Vendrá después alguno que nunca sintió hablar de Jesús, o quizá, alguno que sea considerado no creyente, porque se quedaba en la falsa idea de Dios que se le mostraba. Y Jesús le dirá: “Bienvenido a mi reino”. Esta persona tal vez le diga: “Mira que te equivocas, me abrás tomado por otro. No sabes que no soy católico? O tal vez: que he abandonado la Iglesia a los 18 años?” Y Jesús entonces le dirá: “Lo que tienes como ideas no me interesa. El hecho es que tu corazón siempre estuvo conmigo. Tu has vivido según mis mandamientos, por los cuales viví y morí. Tu me has conocido siempre, aunque ignorabas mi nombre. Bienvenido a mi reino”.
Esto por ahí escandaliza a los buenos cristianos que creemos ser, pero es la enseñanza de Jesús.
El hecho que Jesús había elegido a Israel no comportaba ningún privilegio. Esta elección confería solamente al pueblo de Israel un rol único en el plan universal de salvación -una salvación que es para todas las naciones. Análogamente, el hecho que nosotros estamos elegidos y llamados a ser miembros de la Iglesia no implica ningún privilegio, conlleva una misión.
Estamos llamados a ser auténticos discípulos de Cristo. Ser discípulos de Cristo quiere decir ponerse a seguirlo y vivir según sus enseñanzas. La Iglesia es la comunidad de todos los discípulos de Cristo que se reconocen como tal. Si formo parte de la Iglesia, pero no vivo según las enseñanzas de Jesús, no soy su discípulo. Mi pertenencia a la Iglesia está vacía de sentido. Por otra parte, alguno puede no pertenecer a la Iglesia, visiblemente, pero ser un auténtico discípulo de Cristo, aunque nunca haya sentido hablar de él, porque vive según los valores humanos y espirituales por los que Jesús vivió y murió.

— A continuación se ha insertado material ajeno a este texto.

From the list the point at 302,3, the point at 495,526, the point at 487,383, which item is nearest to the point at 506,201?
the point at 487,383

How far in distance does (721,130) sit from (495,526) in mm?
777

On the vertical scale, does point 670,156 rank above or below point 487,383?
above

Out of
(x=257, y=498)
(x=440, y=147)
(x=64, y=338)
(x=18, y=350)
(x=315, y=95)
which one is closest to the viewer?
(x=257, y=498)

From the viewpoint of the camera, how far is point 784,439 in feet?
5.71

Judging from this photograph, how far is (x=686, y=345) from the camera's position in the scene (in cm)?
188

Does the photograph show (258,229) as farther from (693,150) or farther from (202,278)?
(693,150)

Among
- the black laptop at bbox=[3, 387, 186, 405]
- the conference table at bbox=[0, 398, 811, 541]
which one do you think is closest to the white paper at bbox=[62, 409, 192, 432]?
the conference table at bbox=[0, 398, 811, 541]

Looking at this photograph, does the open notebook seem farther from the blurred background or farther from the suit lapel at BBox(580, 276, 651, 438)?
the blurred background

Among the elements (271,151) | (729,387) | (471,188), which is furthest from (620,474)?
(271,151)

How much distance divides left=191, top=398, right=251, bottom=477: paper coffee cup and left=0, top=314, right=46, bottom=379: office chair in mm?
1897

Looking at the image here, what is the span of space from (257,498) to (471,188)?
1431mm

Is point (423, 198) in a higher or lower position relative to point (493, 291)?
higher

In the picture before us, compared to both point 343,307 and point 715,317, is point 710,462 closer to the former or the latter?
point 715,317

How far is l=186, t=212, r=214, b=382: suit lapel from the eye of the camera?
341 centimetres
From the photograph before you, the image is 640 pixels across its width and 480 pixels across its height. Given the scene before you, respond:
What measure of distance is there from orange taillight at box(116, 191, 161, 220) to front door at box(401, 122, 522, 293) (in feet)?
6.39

Si nosotros somos, como espero que lo seamos, miembros de la Iglesia y al mismo tiempo discípulos de Cristo, vale decir, personas que se esfuerzan, a pesar de las propias debilidades, por vivir según el mensaje de Cristo, entonces tenemos, en el plan de salvación de Dios para la humanidad, una responsabilidad grandísima: tenemos la responsabilidad de hacer conocer la persona, el nombre y el mensaje de Cristo al rededor nuestro, con nuestra vida y con nuestras palabras.
Veamos entonces en el Evangelio de hoy no la seguridad gratificante que nosotros formamos parte del pequeño número de privilegiados, sino más bien el llamado a una bella misión y al mismo tiempo de anunciar y vivir, decir y hacer, para conocer a Jesús y ser conocidos por él.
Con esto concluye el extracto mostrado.